DETTAGLI DEL COMPITO:
Indica se ciascuna affermazione concorda con il testo sul calciomercato riportato sotto, rispondendo sì o no e citando testualmente le parole decisive: (a) il Parma vinse la Coppa Uefa nel 1999; (b) la Fiorentina era guidata da Šhevchenko; (c) la prima Inter di Massimo Moratti divenne il punto di riferimento di un decennio.

ESTRATTO DELLA FONTE:
☆ ☆ ☆ ☆ ☆
Il calciomercato è una passione tipicamente italiana, capace di infiammare le estati di milioni di tifosi, facendo sognare sotto l’ombrellone il prossimo grande acquisto della propria squadra del cuore, in attesa della stagione che verrà. Tra la seconda metà degli anni Novanta e i primi anni Duemila, la Serie A era la crème de la crème del calcio europeo: ogni estate i top club erano soliti sfidarsi a suon di milioni per acquistare i più grandi campioni in circolazione.
Era il periodo della Juve di Lippi, del Milan di Weah prima e di Šhevchenko poi. Delle romane campioni d’Italia all’alba del nuovo millennio. Del Parma, vincitore della Coppa Uefa nel ’99. Della Fiorentina, guidata da Batistuta.
C’era poi una squadra nella quale hanno militato campioni di enorme spessore. Un club che avrebbe potuto essere punto di riferimento di un decennio ma che, a causa di frenesia ed errori di valutazione del suo stesso presidente, si limitò a svolgere un ruolo da semplice comprimaria. Stiamo parlando della prima Inter di Massimo Moratti.
☆ ☆ ☆ ☆ ☆
RECORD FORNITI:
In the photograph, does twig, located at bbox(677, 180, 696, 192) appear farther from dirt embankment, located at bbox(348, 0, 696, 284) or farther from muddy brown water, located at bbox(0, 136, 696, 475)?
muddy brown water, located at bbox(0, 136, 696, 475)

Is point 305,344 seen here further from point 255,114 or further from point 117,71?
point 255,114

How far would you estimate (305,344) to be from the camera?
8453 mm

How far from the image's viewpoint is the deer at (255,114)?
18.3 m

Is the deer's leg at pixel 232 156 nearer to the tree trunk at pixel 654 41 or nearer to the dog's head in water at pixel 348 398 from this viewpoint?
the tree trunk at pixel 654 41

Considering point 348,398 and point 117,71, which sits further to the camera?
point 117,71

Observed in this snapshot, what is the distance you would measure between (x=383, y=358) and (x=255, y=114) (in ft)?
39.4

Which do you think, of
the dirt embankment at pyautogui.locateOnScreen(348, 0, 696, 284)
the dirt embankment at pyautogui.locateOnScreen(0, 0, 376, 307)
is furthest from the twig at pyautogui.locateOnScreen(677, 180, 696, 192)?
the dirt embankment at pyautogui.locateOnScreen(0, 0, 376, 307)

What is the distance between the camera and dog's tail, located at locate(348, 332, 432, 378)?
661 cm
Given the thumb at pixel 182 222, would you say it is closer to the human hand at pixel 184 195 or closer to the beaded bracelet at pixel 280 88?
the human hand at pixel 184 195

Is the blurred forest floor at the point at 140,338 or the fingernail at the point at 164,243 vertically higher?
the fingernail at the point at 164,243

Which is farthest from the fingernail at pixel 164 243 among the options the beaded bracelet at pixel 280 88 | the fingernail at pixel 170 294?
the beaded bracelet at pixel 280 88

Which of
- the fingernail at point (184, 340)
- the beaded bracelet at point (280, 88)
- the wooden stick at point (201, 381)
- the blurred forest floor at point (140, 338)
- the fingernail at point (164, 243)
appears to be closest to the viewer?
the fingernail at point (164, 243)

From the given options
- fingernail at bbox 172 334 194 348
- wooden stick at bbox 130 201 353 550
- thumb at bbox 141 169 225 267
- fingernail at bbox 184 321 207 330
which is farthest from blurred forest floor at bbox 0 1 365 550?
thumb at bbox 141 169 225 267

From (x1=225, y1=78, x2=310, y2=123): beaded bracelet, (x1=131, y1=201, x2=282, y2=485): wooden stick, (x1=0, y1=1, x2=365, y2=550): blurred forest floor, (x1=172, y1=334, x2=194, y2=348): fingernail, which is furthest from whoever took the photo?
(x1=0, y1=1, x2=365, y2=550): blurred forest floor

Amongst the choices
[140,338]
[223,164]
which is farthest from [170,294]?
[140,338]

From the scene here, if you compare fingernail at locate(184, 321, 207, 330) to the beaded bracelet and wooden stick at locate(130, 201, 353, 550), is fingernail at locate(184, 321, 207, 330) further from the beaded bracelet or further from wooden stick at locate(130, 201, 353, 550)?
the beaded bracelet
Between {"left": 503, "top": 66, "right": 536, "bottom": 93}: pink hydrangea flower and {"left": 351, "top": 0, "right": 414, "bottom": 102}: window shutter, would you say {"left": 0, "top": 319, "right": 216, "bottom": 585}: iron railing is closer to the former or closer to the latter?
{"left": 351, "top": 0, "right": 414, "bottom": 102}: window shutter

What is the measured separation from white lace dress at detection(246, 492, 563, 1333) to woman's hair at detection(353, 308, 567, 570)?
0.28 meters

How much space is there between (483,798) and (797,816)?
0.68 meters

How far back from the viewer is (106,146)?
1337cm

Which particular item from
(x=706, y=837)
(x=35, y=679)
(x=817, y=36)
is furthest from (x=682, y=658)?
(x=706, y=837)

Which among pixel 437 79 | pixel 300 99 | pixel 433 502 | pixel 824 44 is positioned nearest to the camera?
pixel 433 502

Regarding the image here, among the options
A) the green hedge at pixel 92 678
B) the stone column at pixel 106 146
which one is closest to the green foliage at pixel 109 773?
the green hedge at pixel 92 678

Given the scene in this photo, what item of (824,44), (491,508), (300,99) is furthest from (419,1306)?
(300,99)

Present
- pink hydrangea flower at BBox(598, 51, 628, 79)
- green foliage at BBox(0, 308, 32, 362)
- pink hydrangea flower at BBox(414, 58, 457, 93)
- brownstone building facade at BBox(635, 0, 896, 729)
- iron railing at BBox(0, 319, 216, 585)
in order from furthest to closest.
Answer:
☆ ☆ ☆ ☆ ☆
SOLUZIONE PROPOSTA:
(a) Sì: "Del Parma, vincitore della Coppa Uefa nel ’99."
(b) No: "Della Fiorentina, guidata da Batistuta."
(c) No: "si limitò a svolgere un ruolo da semplice comprimaria."